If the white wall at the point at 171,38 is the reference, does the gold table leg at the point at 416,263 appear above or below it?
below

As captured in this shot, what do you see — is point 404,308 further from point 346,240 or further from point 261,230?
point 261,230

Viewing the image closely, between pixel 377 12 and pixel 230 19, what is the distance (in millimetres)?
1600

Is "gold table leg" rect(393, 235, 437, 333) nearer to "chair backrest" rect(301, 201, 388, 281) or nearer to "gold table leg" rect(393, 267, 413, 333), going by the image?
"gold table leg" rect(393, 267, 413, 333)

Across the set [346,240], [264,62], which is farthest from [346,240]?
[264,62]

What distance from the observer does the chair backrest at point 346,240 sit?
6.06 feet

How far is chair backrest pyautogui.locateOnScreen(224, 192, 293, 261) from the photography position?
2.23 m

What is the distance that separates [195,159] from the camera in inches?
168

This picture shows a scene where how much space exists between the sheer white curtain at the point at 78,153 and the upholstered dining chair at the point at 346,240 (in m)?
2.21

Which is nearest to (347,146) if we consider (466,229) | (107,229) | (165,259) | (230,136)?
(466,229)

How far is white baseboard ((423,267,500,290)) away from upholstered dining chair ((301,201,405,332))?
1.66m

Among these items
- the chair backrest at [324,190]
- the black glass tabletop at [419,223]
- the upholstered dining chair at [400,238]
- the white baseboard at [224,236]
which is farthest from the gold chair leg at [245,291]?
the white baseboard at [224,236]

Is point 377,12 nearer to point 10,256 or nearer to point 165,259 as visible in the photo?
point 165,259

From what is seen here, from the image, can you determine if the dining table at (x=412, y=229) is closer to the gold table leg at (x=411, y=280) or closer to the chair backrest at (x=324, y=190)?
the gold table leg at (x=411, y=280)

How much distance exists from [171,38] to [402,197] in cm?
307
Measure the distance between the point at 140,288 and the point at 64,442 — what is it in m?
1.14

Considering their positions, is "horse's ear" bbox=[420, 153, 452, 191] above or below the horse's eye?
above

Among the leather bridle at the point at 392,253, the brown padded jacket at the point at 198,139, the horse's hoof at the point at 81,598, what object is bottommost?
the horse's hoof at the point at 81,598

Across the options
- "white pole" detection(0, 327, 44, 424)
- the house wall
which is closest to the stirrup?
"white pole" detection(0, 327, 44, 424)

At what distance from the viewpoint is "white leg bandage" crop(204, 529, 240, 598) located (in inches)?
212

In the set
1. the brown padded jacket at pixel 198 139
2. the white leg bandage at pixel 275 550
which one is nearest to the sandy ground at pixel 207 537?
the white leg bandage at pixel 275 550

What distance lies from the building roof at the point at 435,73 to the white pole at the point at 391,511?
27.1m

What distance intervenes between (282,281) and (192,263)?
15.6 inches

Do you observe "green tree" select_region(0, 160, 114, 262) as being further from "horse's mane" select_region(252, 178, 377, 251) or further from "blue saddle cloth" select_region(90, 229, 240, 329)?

## GIVEN EXERCISE
Copy the records from the line with "Among these items" up to and including the line with "15.6 inches", swapping "brown padded jacket" for "tan riding jacket" and leaving everything else the same.

## THE REPLY
Among these items
- the chair backrest at [324,190]
- the black glass tabletop at [419,223]
- the upholstered dining chair at [400,238]
- the white baseboard at [224,236]
which is farthest from the gold chair leg at [245,291]?
the white baseboard at [224,236]

Is point 377,12 nearer to point 10,256 or nearer to point 165,259 as visible in the photo?
point 165,259

From what is seen here, from the image, can you determine if the dining table at (x=412, y=229) is closer to the gold table leg at (x=411, y=280) or closer to the chair backrest at (x=324, y=190)?
the gold table leg at (x=411, y=280)

How much distance exists from [171,38] to [402,197] in cm?
307
Measure the distance between the point at 140,288 and the point at 64,442 — what is it in m?
1.14

Considering their positions, is "horse's ear" bbox=[420, 153, 452, 191] above or below the horse's eye?
above

Among the leather bridle at the point at 392,253, the tan riding jacket at the point at 198,139, the horse's hoof at the point at 81,598, what object is bottommost?
the horse's hoof at the point at 81,598

Across the options
- "white pole" detection(0, 327, 44, 424)
- the house wall
which is closest to the stirrup?
"white pole" detection(0, 327, 44, 424)

At what distance from the viewpoint is "white leg bandage" crop(204, 529, 240, 598) located (in inches)?
212

In the set
1. the tan riding jacket at pixel 198 139
2. the white leg bandage at pixel 275 550
which one is nearest to the sandy ground at pixel 207 537?
the white leg bandage at pixel 275 550

What distance lies from the building roof at the point at 435,73 to the white pole at the point at 391,511?
27.1m

What distance intervenes between (282,281) and (192,263)?
15.6 inches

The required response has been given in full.